Par rapport à l’oral, il est une époque où l’écrit fut un thème mineur dans les recherches linguistiques (Barré-De Miniac, 1995). Cette situation a changé et nous sommes passés à une époque où l’écrit revient en force en tant qu’objet de recherche. Le développement des recherches sur l’écriture et sa didactique peut sans doute s’expliquer par un certain nombre de changements, dont celui de la conception des rapports entre l’écrit et l’oral. Entre les deux pratiques, il est question de rupture et le passage d’un mode de communication à un autre, correspond à une sorte de mutation langagière. Dabène met en garde contre les modèles de transition nourris par l’illusion d’homogénéité (Dabène, 1996). Le passage de l’écrit à l’oral nécessite une réorganisation du système de production langagière dans son ensemble. Ce point de vue largement répandu maintenant traduit la pensée de Vygotski pour qui « le langage écrit permet à l’enfant d’accéder au plan abstrait le plus élevé du langage, réorganisant par là même le système psychique antérieur du langage oral » (Vygotsky, 1997 : 339). Une rupture est nécessaire pour accéder à l’écrit. L’écrit et l’oral correspondent donc à deux compétences différentes. Si la pratique scripturale passe nécessairement par son appropriation en grande partie à l’école, l’exercice de l’oral est une activité qui se développe d’abord en milieu naturel, sans apprentissage explicite systématique. Dans le cas des écrits argumentés, le débat oral semble être un vecteur de l’apprentissage de l’argumentation écrite (Delcambre, 1996).

Lignes fournies.
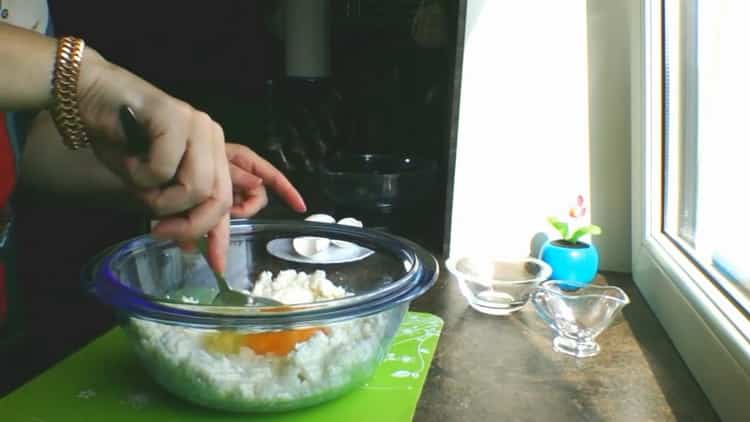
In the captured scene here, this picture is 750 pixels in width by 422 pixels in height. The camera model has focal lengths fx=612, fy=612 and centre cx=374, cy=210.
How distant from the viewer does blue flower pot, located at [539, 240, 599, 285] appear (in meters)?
0.97

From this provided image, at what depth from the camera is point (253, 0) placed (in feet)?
5.09

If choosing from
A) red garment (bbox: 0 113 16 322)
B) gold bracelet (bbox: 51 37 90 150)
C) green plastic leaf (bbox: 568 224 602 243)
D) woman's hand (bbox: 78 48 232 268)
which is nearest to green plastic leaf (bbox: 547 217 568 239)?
green plastic leaf (bbox: 568 224 602 243)

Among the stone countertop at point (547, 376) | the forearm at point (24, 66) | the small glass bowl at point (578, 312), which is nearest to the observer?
the forearm at point (24, 66)

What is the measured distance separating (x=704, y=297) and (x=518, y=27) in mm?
582

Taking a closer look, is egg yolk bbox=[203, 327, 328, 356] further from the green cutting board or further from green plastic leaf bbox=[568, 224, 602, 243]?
green plastic leaf bbox=[568, 224, 602, 243]

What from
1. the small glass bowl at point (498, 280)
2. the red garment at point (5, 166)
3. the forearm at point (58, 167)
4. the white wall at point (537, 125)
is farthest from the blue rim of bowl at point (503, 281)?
the red garment at point (5, 166)

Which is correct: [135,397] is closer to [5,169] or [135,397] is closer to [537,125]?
[5,169]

Objectif.
D'après l'extrait sur l'écrit et l'oral, pourquoi ces deux pratiques correspondent-elles à deux compétences différentes ? Répondez en une à trois phrases. Les lignes fournies ne sont pas nécessaires.

Réponse attendue.
Parce qu'une rupture est nécessaire pour accéder à l'écrit. Le passage d'un mode de communication à l'autre correspond à une sorte de mutation langagière. Il exige une réorganisation du système de production langagière dans son ensemble.